Traditional compensation models and methodologies do not easily adapt for value. Processes are disparate and systems were not built to handle variations or ongoing demands. Moving to value requires teams such as Finance, Operations, and Clinical pillars who traditionally have not interfaced with regularity to all of the sudden work as a cohesive group and scale change without support of technology across diverse organizations.

Contrary to what you’re likely reading on main news outlets, the needle is not stuck because there isn’t value, desired change or attempts. 

Rather, it’s stuck because health systems can’t keep up with the deluge of unique provider intricacies and the processes and methodologies to move these diverse groups into more value and risk-based contracts.

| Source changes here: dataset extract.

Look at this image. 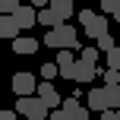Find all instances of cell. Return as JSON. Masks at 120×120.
<instances>
[{"mask_svg":"<svg viewBox=\"0 0 120 120\" xmlns=\"http://www.w3.org/2000/svg\"><path fill=\"white\" fill-rule=\"evenodd\" d=\"M44 44H48V48H54V51H60V48L76 51V48H79V32L73 29L70 22H60V25H54V29L44 35Z\"/></svg>","mask_w":120,"mask_h":120,"instance_id":"1","label":"cell"},{"mask_svg":"<svg viewBox=\"0 0 120 120\" xmlns=\"http://www.w3.org/2000/svg\"><path fill=\"white\" fill-rule=\"evenodd\" d=\"M13 111H16V114H22V117H29V120H48V114H51L48 104H44L38 95H25V98H19Z\"/></svg>","mask_w":120,"mask_h":120,"instance_id":"2","label":"cell"},{"mask_svg":"<svg viewBox=\"0 0 120 120\" xmlns=\"http://www.w3.org/2000/svg\"><path fill=\"white\" fill-rule=\"evenodd\" d=\"M13 92H16L19 98H25V95H35V92H38L35 76H32V73H16V76H13Z\"/></svg>","mask_w":120,"mask_h":120,"instance_id":"3","label":"cell"},{"mask_svg":"<svg viewBox=\"0 0 120 120\" xmlns=\"http://www.w3.org/2000/svg\"><path fill=\"white\" fill-rule=\"evenodd\" d=\"M38 98H41L44 104H48V111H57L60 104H63V98L57 95V89H54V82H48V79H44V82H38V92H35Z\"/></svg>","mask_w":120,"mask_h":120,"instance_id":"4","label":"cell"},{"mask_svg":"<svg viewBox=\"0 0 120 120\" xmlns=\"http://www.w3.org/2000/svg\"><path fill=\"white\" fill-rule=\"evenodd\" d=\"M60 111H63V114L70 117V120H89V108H85L79 98H63Z\"/></svg>","mask_w":120,"mask_h":120,"instance_id":"5","label":"cell"},{"mask_svg":"<svg viewBox=\"0 0 120 120\" xmlns=\"http://www.w3.org/2000/svg\"><path fill=\"white\" fill-rule=\"evenodd\" d=\"M82 29H85V35H89V38H95V41H98L101 35H108V16H104V13H95Z\"/></svg>","mask_w":120,"mask_h":120,"instance_id":"6","label":"cell"},{"mask_svg":"<svg viewBox=\"0 0 120 120\" xmlns=\"http://www.w3.org/2000/svg\"><path fill=\"white\" fill-rule=\"evenodd\" d=\"M13 19H16V25H19V29H32V25L38 22V13L32 10V6H25V3H19L16 10H13Z\"/></svg>","mask_w":120,"mask_h":120,"instance_id":"7","label":"cell"},{"mask_svg":"<svg viewBox=\"0 0 120 120\" xmlns=\"http://www.w3.org/2000/svg\"><path fill=\"white\" fill-rule=\"evenodd\" d=\"M73 66H76V60H73V51L70 48H60L57 51V70L63 79H73Z\"/></svg>","mask_w":120,"mask_h":120,"instance_id":"8","label":"cell"},{"mask_svg":"<svg viewBox=\"0 0 120 120\" xmlns=\"http://www.w3.org/2000/svg\"><path fill=\"white\" fill-rule=\"evenodd\" d=\"M98 76V66L95 63H85V60H79L76 66H73V82H89V79Z\"/></svg>","mask_w":120,"mask_h":120,"instance_id":"9","label":"cell"},{"mask_svg":"<svg viewBox=\"0 0 120 120\" xmlns=\"http://www.w3.org/2000/svg\"><path fill=\"white\" fill-rule=\"evenodd\" d=\"M51 10H54L57 22H66V19L76 13V6H73V0H51Z\"/></svg>","mask_w":120,"mask_h":120,"instance_id":"10","label":"cell"},{"mask_svg":"<svg viewBox=\"0 0 120 120\" xmlns=\"http://www.w3.org/2000/svg\"><path fill=\"white\" fill-rule=\"evenodd\" d=\"M19 25H16V19H13V13H6V16H0V38H19Z\"/></svg>","mask_w":120,"mask_h":120,"instance_id":"11","label":"cell"},{"mask_svg":"<svg viewBox=\"0 0 120 120\" xmlns=\"http://www.w3.org/2000/svg\"><path fill=\"white\" fill-rule=\"evenodd\" d=\"M89 111H98V114H101V111H111L104 89H92V92H89Z\"/></svg>","mask_w":120,"mask_h":120,"instance_id":"12","label":"cell"},{"mask_svg":"<svg viewBox=\"0 0 120 120\" xmlns=\"http://www.w3.org/2000/svg\"><path fill=\"white\" fill-rule=\"evenodd\" d=\"M13 51H16V54H35L38 51V41L35 38H13Z\"/></svg>","mask_w":120,"mask_h":120,"instance_id":"13","label":"cell"},{"mask_svg":"<svg viewBox=\"0 0 120 120\" xmlns=\"http://www.w3.org/2000/svg\"><path fill=\"white\" fill-rule=\"evenodd\" d=\"M104 95H108V108L117 111L120 108V85H104Z\"/></svg>","mask_w":120,"mask_h":120,"instance_id":"14","label":"cell"},{"mask_svg":"<svg viewBox=\"0 0 120 120\" xmlns=\"http://www.w3.org/2000/svg\"><path fill=\"white\" fill-rule=\"evenodd\" d=\"M38 22H41V25H48V29H54V25H60L51 6H44V10H38Z\"/></svg>","mask_w":120,"mask_h":120,"instance_id":"15","label":"cell"},{"mask_svg":"<svg viewBox=\"0 0 120 120\" xmlns=\"http://www.w3.org/2000/svg\"><path fill=\"white\" fill-rule=\"evenodd\" d=\"M104 60H108V70H120V44H114V48L104 54Z\"/></svg>","mask_w":120,"mask_h":120,"instance_id":"16","label":"cell"},{"mask_svg":"<svg viewBox=\"0 0 120 120\" xmlns=\"http://www.w3.org/2000/svg\"><path fill=\"white\" fill-rule=\"evenodd\" d=\"M101 13H104V16L114 13V19H117L120 16V0H101Z\"/></svg>","mask_w":120,"mask_h":120,"instance_id":"17","label":"cell"},{"mask_svg":"<svg viewBox=\"0 0 120 120\" xmlns=\"http://www.w3.org/2000/svg\"><path fill=\"white\" fill-rule=\"evenodd\" d=\"M98 57H101L98 48H82V57H79V60H85V63H98Z\"/></svg>","mask_w":120,"mask_h":120,"instance_id":"18","label":"cell"},{"mask_svg":"<svg viewBox=\"0 0 120 120\" xmlns=\"http://www.w3.org/2000/svg\"><path fill=\"white\" fill-rule=\"evenodd\" d=\"M111 48H114V35L108 32V35H101V38H98V51H101V54H108Z\"/></svg>","mask_w":120,"mask_h":120,"instance_id":"19","label":"cell"},{"mask_svg":"<svg viewBox=\"0 0 120 120\" xmlns=\"http://www.w3.org/2000/svg\"><path fill=\"white\" fill-rule=\"evenodd\" d=\"M57 73H60V70H57V63H44V66H41V79H48V82L57 76Z\"/></svg>","mask_w":120,"mask_h":120,"instance_id":"20","label":"cell"},{"mask_svg":"<svg viewBox=\"0 0 120 120\" xmlns=\"http://www.w3.org/2000/svg\"><path fill=\"white\" fill-rule=\"evenodd\" d=\"M104 79L108 85H120V70H104Z\"/></svg>","mask_w":120,"mask_h":120,"instance_id":"21","label":"cell"},{"mask_svg":"<svg viewBox=\"0 0 120 120\" xmlns=\"http://www.w3.org/2000/svg\"><path fill=\"white\" fill-rule=\"evenodd\" d=\"M19 3H13V0H0V16H6V13H13Z\"/></svg>","mask_w":120,"mask_h":120,"instance_id":"22","label":"cell"},{"mask_svg":"<svg viewBox=\"0 0 120 120\" xmlns=\"http://www.w3.org/2000/svg\"><path fill=\"white\" fill-rule=\"evenodd\" d=\"M48 120H70V117H66V114H63V111H60V108H57V111H51V114H48Z\"/></svg>","mask_w":120,"mask_h":120,"instance_id":"23","label":"cell"},{"mask_svg":"<svg viewBox=\"0 0 120 120\" xmlns=\"http://www.w3.org/2000/svg\"><path fill=\"white\" fill-rule=\"evenodd\" d=\"M92 16H95V13H92V10H82V13H79V25H85V22H89Z\"/></svg>","mask_w":120,"mask_h":120,"instance_id":"24","label":"cell"},{"mask_svg":"<svg viewBox=\"0 0 120 120\" xmlns=\"http://www.w3.org/2000/svg\"><path fill=\"white\" fill-rule=\"evenodd\" d=\"M0 120H16V111H0Z\"/></svg>","mask_w":120,"mask_h":120,"instance_id":"25","label":"cell"},{"mask_svg":"<svg viewBox=\"0 0 120 120\" xmlns=\"http://www.w3.org/2000/svg\"><path fill=\"white\" fill-rule=\"evenodd\" d=\"M101 120H117V111H101Z\"/></svg>","mask_w":120,"mask_h":120,"instance_id":"26","label":"cell"},{"mask_svg":"<svg viewBox=\"0 0 120 120\" xmlns=\"http://www.w3.org/2000/svg\"><path fill=\"white\" fill-rule=\"evenodd\" d=\"M35 3V10H44V6H51V0H32Z\"/></svg>","mask_w":120,"mask_h":120,"instance_id":"27","label":"cell"},{"mask_svg":"<svg viewBox=\"0 0 120 120\" xmlns=\"http://www.w3.org/2000/svg\"><path fill=\"white\" fill-rule=\"evenodd\" d=\"M117 120H120V108H117Z\"/></svg>","mask_w":120,"mask_h":120,"instance_id":"28","label":"cell"},{"mask_svg":"<svg viewBox=\"0 0 120 120\" xmlns=\"http://www.w3.org/2000/svg\"><path fill=\"white\" fill-rule=\"evenodd\" d=\"M117 25H120V16H117ZM117 32H120V29H117Z\"/></svg>","mask_w":120,"mask_h":120,"instance_id":"29","label":"cell"},{"mask_svg":"<svg viewBox=\"0 0 120 120\" xmlns=\"http://www.w3.org/2000/svg\"><path fill=\"white\" fill-rule=\"evenodd\" d=\"M13 3H19V0H13Z\"/></svg>","mask_w":120,"mask_h":120,"instance_id":"30","label":"cell"}]
</instances>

There are enormous demands on these three teams to adapt to life in an integrated world where providers were brought together rapidly with diverse needs and histories. Teams are spending all of their time calculating models of the past and have no time to move models forward. 

Small strides can be made by the most dedicated, but real change is hampered because of integration, communication, process, data and technology problems.  

Compensation Models of the Future

There will not be a magic bullet of a model that works for every type of provider or market. Every organization is highly unique because of the way it was formed, has grown, and what information systems and processes exist. 

These uniquenesses require the methodologies and model components to be fluid, flexible  and constantly evolving. Because health organizations can not instantly deviate from their current methodologies, they must have capabilities to make gradual change.  

In order to move organizations to value, disparate and static processes must be changed to flexible systems that can handle current business rules, removing integration and data issues that exist today.   

The right technology is needed to get them there.

A Compensation Automation Gap

There is an astounding gap in the current state of compensation management and the future state required to incentivize on value. And this gap is a technology gap. More specifically, an automation gap.

“Organizational goals of health systems haven’t changed. But now they are recognizing that they cannot achieve their goals of improved clinical outcomes, enhanced patient experience, increased efficiency, reduced worker burnout, and quality equity without adopting new technology,” shares Jack Liu, Founder & Managing Partner with ProCARE.

Even the largest of health systems is oftentimes still operating with a homegrown provider compensation automation system reliant on Excel spreadsheets that are error-prone and difficult to scale or modify. Existing information systems such as Payroll and EHRs do not “speak compensation” nor scalably keep up with all the required data points, organizational attitudes and business rules.  

These rigid solutions and limited data visibility prevent organizations from advancing in their industry, making informed decisions and shifting to value-based care.

The Solution to Providing Value-Based Care 

Organizations need a platform that can take the current state of provider compensation for organizations and automate it to provide the bandwidth and capabilities to incorporate value-based payments into their compensation models.

Organizations need a system that can automate all the necessary data into a single source.  They need a system that allows them to store, change and evolve all of their business rules without custom development or backend coding. 

This type of platform will empower them to create better incentives to drive and align to the ideal provider behaviors. This will improve the relationship with their providers and enable change that leads to collaboration across their system to improve outcomes.

The shift to automated compensation management solutions is required for health systems to move to value-based care.